The territory’s only functioning solar farms might go dark if the Water and Power Authority doesn’t start paying for the electricity it takes and resells, company officials told regulators Tuesday.
BMR Energy’s two companies, Spanish Town Estate Solar in St. Croix and Donoe Solar in St. Thomas, sell solar-generated electricity to WAPA at between 17 cents per kilowatt hour and 13.9 cents per kilowatt hour — far less than it costs WAPA to generate a kilowatt hour, CEO Bruce Levy told the Public Services Commission.
WAPA paid for three months when the contracts were signed and then stopped, with the exception of one recent payment, Levy said. The outstanding bill is now near $5 million.
“What’s been happening for the last two and a half years for Spanish Town, and a year or so for Donoe, is we’ve been delivering power and WAPA has not been able to pay. We’re going broke. We’re still here but just barely. We don’t fix things when they break and it is unsustainable,” Levy said.
BMR’s contract with WAPA runs through 2039 on St.
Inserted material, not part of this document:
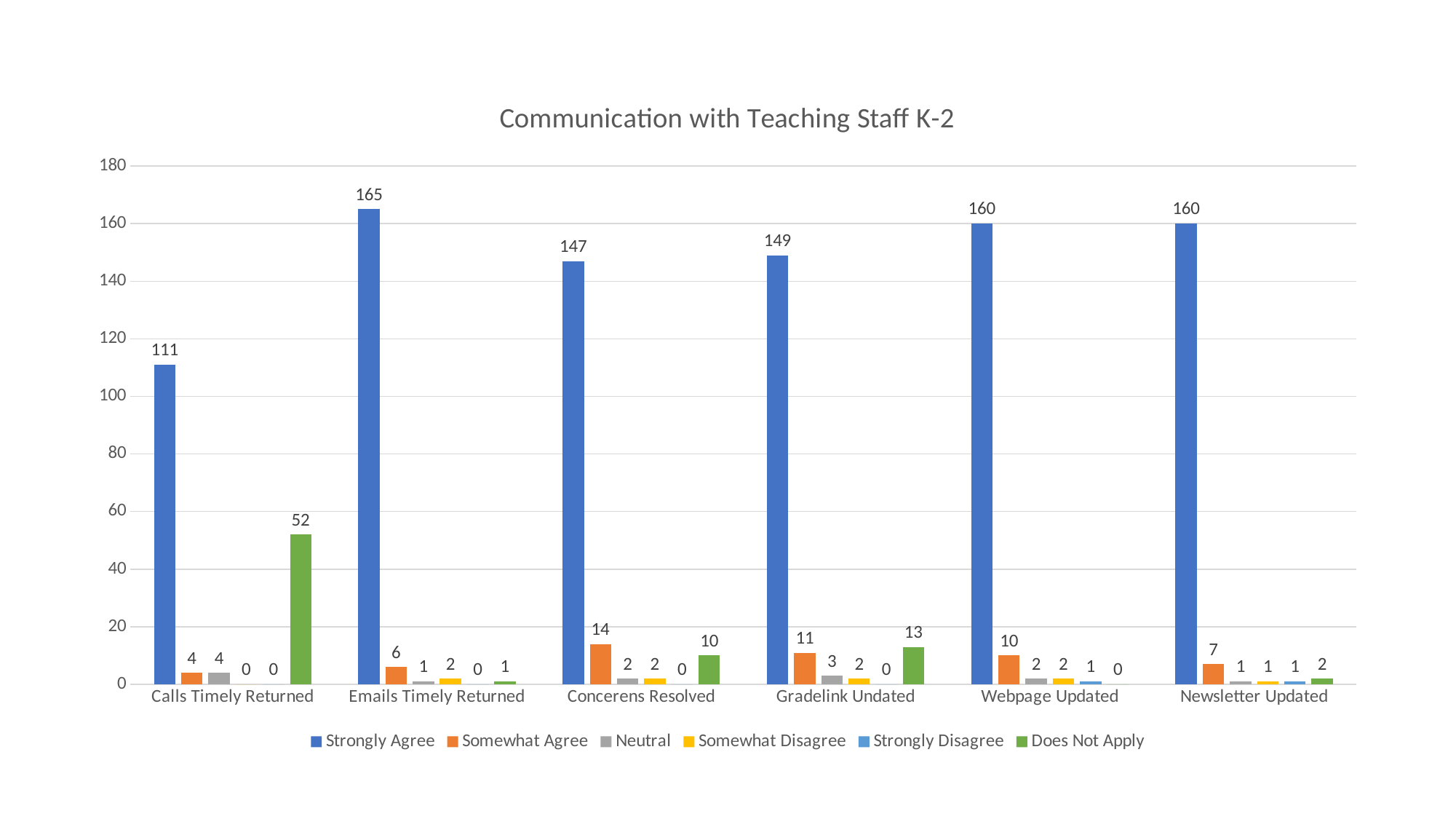
What is the difference between the Strongly Agree values for Emails Timely Returned and Calls Timely Returned? 54 Is the Strongly Agree value for Concerens Resolved greater or less than 140? greater Which category has the lowest Strongly Agree value? Calls Timely Returned What is the Strongly Agree value for Emails Timely Returned? 165 What is the Does Not Apply value for Calls Timely Returned? 52 What is the title of the chart? Communication with Teaching Staff K-2 What kind of chart is shown on the slide? Bar chart How many series does the legend list? 6 How many categories are shown on the x axis? 6 Which is larger, the Does Not Apply value for Gradelink Undated or for Concerens Resolved? Gradelink Undated Which category has the highest Strongly Agree value? Emails Timely Returned What is the Somewhat Agree value for Concerens Resolved? 14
Croix and 2048 on St. Thomas. At the current rate, the solar energy provider would be long out of business by those dates, Levy said. WAPA was stealing BMR’s product and reselling it to its customers, he said.
Levy presented the PSC commissioners three options to mull: WAPA could pay its bill; the solar farms could go out of business; or, the PSC could allow BMR to sell directly to a select group of high-use customers, partially breaking WAPA’s six-decade monopoly in the Virgin Islands.
Within three months, he said, these 15 or 20 customers could be paying a lower rate per kilowatt hour billed in part by BMR and in part by WAPA. The plan would run three to five years, said BMR’s attorney, Adam Marinelli, allowing WAPA time to get the high-efficiency Wartsila generators online using cheaper-than-diesel propane.
WAPA’s legal counsel strenuously objected to the proposal, saying a contract dispute between the companies was outside the scope of the PSC, which oversees utility rates, telecommunications services, and franchised ferry services.
Marinelli called the argument a misrepresentation. The payment dispute was almost certainly headed to court, which was unfortunate, he said, because courtroom battles are expensive.
“That’s not something that WAPA should encourage,” he said. “They should stop pressing that envelope.”
BMR was not asking the PSC to consider the contract, however, but whether to allow the sale of electricity, which was within the PSC’s purview, Marinelli said.
After the PSC meeting, Marinelli said BMR was not interested in becoming a utility competing with WAPA nor in bleeding WAPA at a time when it was already financially challenged. BMR only drew up the plan as a way to remain solvent.
Commissioner David Hughes suggested, if WAPA wasn’t paying its solar bills, an alternative solution would be to reduce funding allotted specifically for those payments.
“We need to remove the financial incentive for the utility to act in this way,” Hughes said.
The PSC said both sides would formally argue the matter at their Oct. 8 meeting.
WAPA received a fuel delivery as expected over the weekend and had roughly 14 days of fuel on hand, said Executive Director Karl Knight.
“It’s a couple weeks of fuel,” he said. “It’s not a large order.”
He hoped for a second delivery to arrive Sept 18.